Чем я мог её порадовать? Она столь искренне переживала ухудшение жизни в России, что это недвусмысленно отражалось на её лице.
– У меня мама осталась на Украине одна, – поведала Галина. – А чем я ей могу помочь? Заработок имею небольшой, муж ничего не зарабатывает, сын учится в школе, сама учусь на курсах косметологов – и за всё надо платить: за обучение, за аренду жилья, за проезд в городском транспорте, за коммунальные услуги. На покупку продуктов питания денег почти не остаётся. Вот так нам сладко живётся в этой загранице.
– Но вы-то можете здесь хоть как-то изменить ситуацию, – возразил я, – а в странах постсоветского пространства это совершенно невозможно, там ситуация необратима. Всё усугубляется тем, что криминал обрёл значительное положение во всех сферах деятельности общества. Государственные же институты утратили свои позиции, да и вообще, слились всё с тем же криминалом, то есть, практически стали антинародными. Государство словно главной своей задачей поставило – уничтожение собственного народа: его и морят голодом, и травят химией, отняли многие социальные завоевания. Жизнь стала совершенно невыносимой.
– Что же мне делать? Как помочь матери? – на ресницах Галины заблестели слёзы. – Я слышала, что там есть случаи голодной смерти. Скажите, неужели это правда?
– Я лично ни одного такого случая не знаю, – пытаюсь успокоить расстроенную женщину, – но то, что пенсионеры готовят себе кашу из комбикорма – вот этому я очевидец.

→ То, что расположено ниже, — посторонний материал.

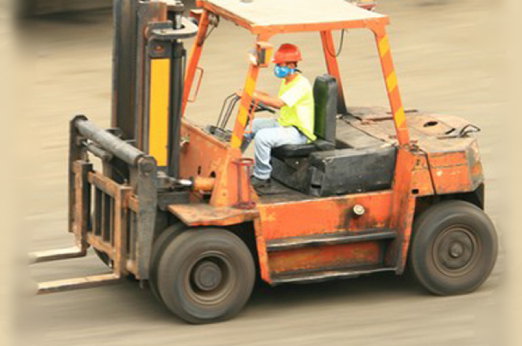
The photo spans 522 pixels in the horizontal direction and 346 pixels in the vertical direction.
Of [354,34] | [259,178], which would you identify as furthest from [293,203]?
[354,34]

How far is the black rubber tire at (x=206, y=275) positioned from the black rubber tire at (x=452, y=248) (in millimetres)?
1309

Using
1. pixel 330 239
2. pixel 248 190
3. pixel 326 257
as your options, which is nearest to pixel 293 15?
pixel 248 190

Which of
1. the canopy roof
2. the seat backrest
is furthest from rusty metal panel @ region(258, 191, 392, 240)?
the canopy roof

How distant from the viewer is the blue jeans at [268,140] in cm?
1108

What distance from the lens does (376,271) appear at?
11.2 metres

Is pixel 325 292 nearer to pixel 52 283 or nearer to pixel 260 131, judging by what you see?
pixel 260 131

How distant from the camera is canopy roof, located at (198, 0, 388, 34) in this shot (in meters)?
10.5

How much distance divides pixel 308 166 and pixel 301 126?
0.30 meters

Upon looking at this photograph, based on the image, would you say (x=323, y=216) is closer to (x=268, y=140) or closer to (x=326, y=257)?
(x=326, y=257)

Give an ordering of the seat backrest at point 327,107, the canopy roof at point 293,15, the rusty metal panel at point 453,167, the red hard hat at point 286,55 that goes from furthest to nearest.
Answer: the seat backrest at point 327,107
the rusty metal panel at point 453,167
the red hard hat at point 286,55
the canopy roof at point 293,15

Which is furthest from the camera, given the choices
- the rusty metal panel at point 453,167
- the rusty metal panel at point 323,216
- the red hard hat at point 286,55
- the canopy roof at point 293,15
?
the rusty metal panel at point 453,167

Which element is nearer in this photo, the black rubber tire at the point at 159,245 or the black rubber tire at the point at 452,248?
the black rubber tire at the point at 159,245

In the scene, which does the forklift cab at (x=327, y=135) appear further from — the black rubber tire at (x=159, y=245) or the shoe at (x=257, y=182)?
the black rubber tire at (x=159, y=245)

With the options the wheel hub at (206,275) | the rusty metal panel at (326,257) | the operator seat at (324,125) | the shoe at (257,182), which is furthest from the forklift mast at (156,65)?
the rusty metal panel at (326,257)
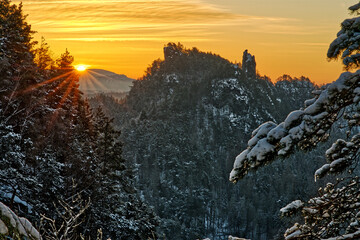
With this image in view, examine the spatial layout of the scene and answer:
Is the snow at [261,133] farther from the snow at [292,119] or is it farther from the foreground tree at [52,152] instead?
the foreground tree at [52,152]

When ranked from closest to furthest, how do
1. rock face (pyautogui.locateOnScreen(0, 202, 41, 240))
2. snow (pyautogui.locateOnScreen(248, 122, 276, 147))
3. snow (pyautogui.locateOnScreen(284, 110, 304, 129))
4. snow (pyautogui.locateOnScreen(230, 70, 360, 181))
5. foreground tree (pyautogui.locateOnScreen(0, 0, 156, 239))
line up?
snow (pyautogui.locateOnScreen(230, 70, 360, 181)), snow (pyautogui.locateOnScreen(284, 110, 304, 129)), snow (pyautogui.locateOnScreen(248, 122, 276, 147)), rock face (pyautogui.locateOnScreen(0, 202, 41, 240)), foreground tree (pyautogui.locateOnScreen(0, 0, 156, 239))

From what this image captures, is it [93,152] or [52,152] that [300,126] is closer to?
[52,152]

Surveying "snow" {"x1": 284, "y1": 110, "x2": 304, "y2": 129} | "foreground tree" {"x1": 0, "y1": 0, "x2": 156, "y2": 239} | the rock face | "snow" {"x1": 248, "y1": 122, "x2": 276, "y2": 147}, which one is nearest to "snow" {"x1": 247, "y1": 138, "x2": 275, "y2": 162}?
"snow" {"x1": 248, "y1": 122, "x2": 276, "y2": 147}

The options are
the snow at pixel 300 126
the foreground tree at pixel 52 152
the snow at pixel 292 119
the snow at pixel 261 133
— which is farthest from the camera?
the foreground tree at pixel 52 152

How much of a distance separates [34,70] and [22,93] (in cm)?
185

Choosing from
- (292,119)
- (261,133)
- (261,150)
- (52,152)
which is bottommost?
(261,150)

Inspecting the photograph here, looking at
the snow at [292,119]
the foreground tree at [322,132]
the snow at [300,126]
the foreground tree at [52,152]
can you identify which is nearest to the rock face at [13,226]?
the foreground tree at [322,132]

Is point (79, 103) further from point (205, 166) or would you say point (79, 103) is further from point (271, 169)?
point (271, 169)

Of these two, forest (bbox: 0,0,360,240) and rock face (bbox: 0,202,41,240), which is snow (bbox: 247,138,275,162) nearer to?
forest (bbox: 0,0,360,240)

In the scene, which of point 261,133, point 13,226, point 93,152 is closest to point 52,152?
point 93,152

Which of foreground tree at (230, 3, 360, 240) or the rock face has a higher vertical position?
foreground tree at (230, 3, 360, 240)

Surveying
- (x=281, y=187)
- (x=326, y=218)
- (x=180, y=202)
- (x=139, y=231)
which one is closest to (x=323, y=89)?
(x=326, y=218)

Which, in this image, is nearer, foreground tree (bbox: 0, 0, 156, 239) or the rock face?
the rock face

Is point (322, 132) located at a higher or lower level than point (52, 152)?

– Как? – округлила глаза Галина. – Это такой специальный корм из зерновых отходов с химическими добавками, предназначенный для скота?
– Вот-вот, он самый.
– Но ведь его людям кушать нельзя. В организме могут произойти необратимые физиологические изменения, человек просто может тяжело заболеть.
– А что делать, если другого выхода нет? Ведь не умирать же в самом деле голодной смертью. Кроме того, наш народ и не к такому привык. Его так просто не возьмёшь.
Галина больше ничего не сказала, только уткнулась лицом в ладони и её плечи мелко-мелко задрожали. Минуту длилось тягостное молчание, его нарушила Алла:
– Так как же люди теперь там выживают?
– Многие торгуют на рынке: продают либо перепродают что-нибудь. Некоторые ходят в лес – собирают грибы, ягоды, дикие фрукты. Ещё есть охота и рыбная ловля, хотя дичи и рыбы всё меньше остаётся и её труднее становится добыть. А кто-то держит кур, разводит кролей или выкармливает поросёнка. Но самое главное – огород! Приусадебный участок – главная кормовая база населения.
– Непостижимо! Россия ведь – страна рискованного земледелия, там же трудно даже специалисту выращивать сельскохозяйственные продукты.
– А у нас все теперь стали специалистами сельского хозяйства, все стали потенциальными агрономами. Жизнь тому обучила, – горько вздохнул я.
Наконец женщины вспомнили обо мне. И первой проявила заботу Галина:
– Ой! Вы уж извините нас – мы всё о своём. Наверное кушать хотите?
Хозяйки засуетились, захлопали дверцы шкафа, на столике появились разные салаты, паштеты, фрукты и всевозможные заморские консервированные штуки.
Вот тогда-то я впервые отведал такой деликатес, как маринованные мидии. С непривычки они мне не показались таким уж лакомством, это гораздо позже я оценил их вкус по достоинству.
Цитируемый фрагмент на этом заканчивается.